A 250-square-mile haven has been established to save the Scottish wildcat from threatened extinction.
The west coast sanctuary is being cleared of feral domestic cats that pose a threat by interbreeding with their endangered cousins. Wildcats are threatened by hybridising with domestic cats, with one study suggesting there could just 35 left in the wild.
The Wildcat Haven, funded by American animal welfare organisations, occupies the Ardnamurchan and Sunart peninsula on the west coast, and has been the site of assiduous work over the last five years to trap, neuter and release feral cats and ensure pet cats are neutered.
The team behind it hope that wildcats may now be able to thrive in the area secure from the further threat of hybridisation.
The project scientific adviser, Dr Paul O'Donoghue, of the University of Chester, said: "Cats of any kind are notoriously difficult to survey. However over the last six months we've really saturated the area with live traps, cameras, vets and ecologists, and had lots of people from the local community out looking as well.
"The only feral cats seen have already been neutered, which means the population should collapse naturally within the next couple of years."
This is thought to be the first time feral cats have been managed in such a large mainland area anywhere in the world.
Camera trap footage, using remote motion-sensor cameras, suggests that Ardnamurchan's wildcats, which could number fewer than 10, might be genetically pure.
The animals will be trapped and DNA tested to establish whether this is the case. If they are, they will be left to thrive and simply monitored, in the hope and expectation that their population will grow. Keeping the cats where they are and protecting them in their own environment is the ideal scenario.
But if the population turns out to be made up of hybrids then discussions will be held with with other agencies about the best way forward.

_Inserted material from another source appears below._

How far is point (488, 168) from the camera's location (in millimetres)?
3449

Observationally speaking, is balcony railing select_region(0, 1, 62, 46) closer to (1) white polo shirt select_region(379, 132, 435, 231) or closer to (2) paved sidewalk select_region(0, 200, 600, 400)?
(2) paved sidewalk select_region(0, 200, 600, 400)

As a last resort, wildcats could be brought to Ardnamurchan from areas of Scotland where Dr O'Donoghue believes they are "doomed", such as the Cairngorms, or from captivity.
Dr O'Donoghue said: "Our goal is to establish populations of genetically-pure wildcats. We are determined not to settle for second best or to settle for a bunch of tabbies that bear a resemblance to wildcats. Protecting anything less than the pure Scottish wildcat will condemn the species to extinction. The behaviour of feral cats and pure wildcats is very different. Scotland's ecology needs the true wildcat and, outside of a wildlife park enclosure, this is the only place in the UK where they are safe from hybridisation."
The area is protected by a heavily monitored buffer zone at a geographic bottleneck which feral cats could not easily migrate past.
Dr O'Donoghue believes this approach is the only way to save the wildcat and would now like to see it expanded on an national scale. "If we had the funding available, we would be very confident of saving the wildcat; the only thing that limits the scale of the Haven project is lack of funding."
Last September, Scottish Natural Heritage (SNH) announced a £2 million, six-year plan to reverse the wildcat's decline, but the effort was criticised by the Scottish Wildcat Association (SWA), which said SNH's broad definition of what constituted a wildcat would lead to the protection of hybridised cats instead of true wildcats. Steve Piper, previously SWA's chairman, who founded the haven project with the SWA in 2008, said it was "the only future the Scottish wildcat has", adding: "This is a huge achievement for everyone involved. Wildcat Haven is easily five years ahead of the SNH action plan and people need to get behind it." He believes it is a good model which could be replicated by SNH elsewhere in Scotland.
A spokesman for SNH said: "We haven't seen this work, but would be really interested in doing so."